An adaptive error measure, weights and sampling criterion for 3D registration algorithms. Adjusting a sampling criterion for each entity of the 3D model by a factor controlled by a value associated with the expected error for the particular entity, derived from parameters such as accuracy and local 3D model density. Similar adjusted error measure that evaluates the quality of the 3D registration result at different regions of the 3D models, and an adjusted weighting scheme, that assign weight for each entity of the 3D model, are also discussed. In an iterative 3D registration algorithm, adjusted outlier detection criterion after each iteration according to the convergence rate of the algorithm is presented, therefore allowing iterative 3D registration algorithms to escape areas of slow convergence rate and local minima.

Description

    TECHNOLOGICAL FIELD
  • The invention relates to 3D processing and to 3D registration.
  • BACKGROUND
  • As is known by those versed in the art, 3D registration involves an attempt to align two or more 3D models, by finding or applying spatial transformations over the 3D models. 3D registration is useful in many imaging, graphical, image processing, computer vision, medical imaging, robotics, and pattern matching applications.
  • Examples of scenarios were 3D registration involves significant challenges include: a moving 3D camera, or multiple 3D cameras with different positions and directions and generating a plurality of 3D models of a static scene from different viewpoints. In these examples, the 3D registration process may involve recovering the relative positions and directions of the different viewpoints. Recovering the relative positions and directions of the different viewpoints can further enable merging of the plurality of 3D models into a single high quality 3D model of the scene. Alternatively, the recovered positions and directions can be used in a calibration process of a multiple 3D camera system, or to reconstruct the trajectory of a single moving camera.
  • Another scenario were 3D registration can present some challenges is where a static 3D camera is used to generate a series of 3D models of a moving object or scene. Here, the 3D registration process recovers the relative positions and orientations of the object or scene in each 3D model. Recovering the relative positions and orientations of the object or scene in each 3D model can further enables merging of the plurality of 3D models into a single high quality 3D model of the object or scene. Alternatively, the trajectory of the moving object or scene can be reconstructed.
  • A moving 3D camera, or multiple moving 3D cameras, capturing 3D images of a scene that may include several moving objects. As an example, consider one or more 3D cameras attached to a vehicle, where the vehicle is moving, the relative positions and orientations of the 3D cameras to the vehicle are changing, and objects in the scene are moving. In the above scenario, the 3D registration results can be used to assemble a map or a model of the environment, for example as input to motion segmentation algorithms, and so forth.

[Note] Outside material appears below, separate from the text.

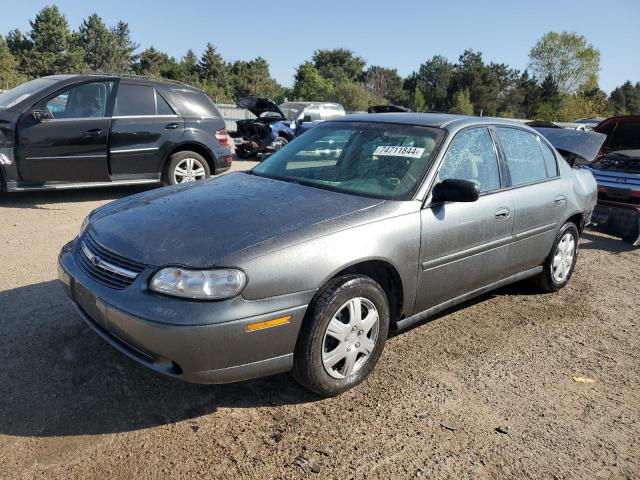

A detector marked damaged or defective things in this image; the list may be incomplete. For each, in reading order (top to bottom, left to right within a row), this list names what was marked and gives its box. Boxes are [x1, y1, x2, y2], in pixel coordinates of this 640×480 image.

  • When the 3D registration process involves a pair of 3D models, the goal of the 3D registration process is to find a spatial transformation between the two models. This can include rigid and non-rigid transformations. The two 3D models may include coinciding parts that correspond to the same objects in the real world, and parts that do not coincide, corresponding to objects (or parts of objects) in the real world that are modeled in only one of the 3D models. Removing the non-coinciding parts speeds up the convergence of the 3D registration process, and can improve the 3D registration result. This same principal extends naturally to the case of three or more 3D models.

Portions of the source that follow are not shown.